Selected Papers of #AoIR2017:
The 18th Annual Conference of the Association of Internet Researchers
Tartu, Estonia / 18-21 October 2017
Suggested Citation (APA): Koltsova O., Koltcov S., Nikolenko S., Alexeeva S., Nagornyy O. (2017, October 18-21). Finding and Analyzing Judgements on Ethnicity in the Russian-Kanguage Social Media.
Paper presented at AoIR 2017: The 18th Annual Conference of the Association of Internet Researchers.
Tartu, Estonia: AoIR. Retrieved from http://spir.aoir.org.

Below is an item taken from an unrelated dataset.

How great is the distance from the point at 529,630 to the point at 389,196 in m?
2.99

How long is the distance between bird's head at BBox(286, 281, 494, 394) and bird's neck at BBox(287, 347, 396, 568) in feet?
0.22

FINDING AND ANALYZING JUDGEMENTS ON ETHNICITY IN THE RUSSIAN-LANGUAGE SOCIAL MEDIA
Olessia Koltsova
National University Higher School of Economics
Sergei Koltcov
National University Higher School of Economics
Sergey Nikolenko
Steklov Mathematical Institute, Russian Academy of Sciences National University Higher School of Economics
Svetlana Alexeeva
St.Petersburg State University
National University Higher School of Economics
Oleg Nagornyy
National University Higher School of Economics
Introduction
The ability of social media to rapidly disseminate judgements on ethnicity to wide publics and to influence offline inter-ethnic conflict (Chan et al. 2015) creates demand for the methods of monitoring of ethnicity-related online content, in particular for instruments of its automatic mining from large data collections (Burnap & Williams 2015).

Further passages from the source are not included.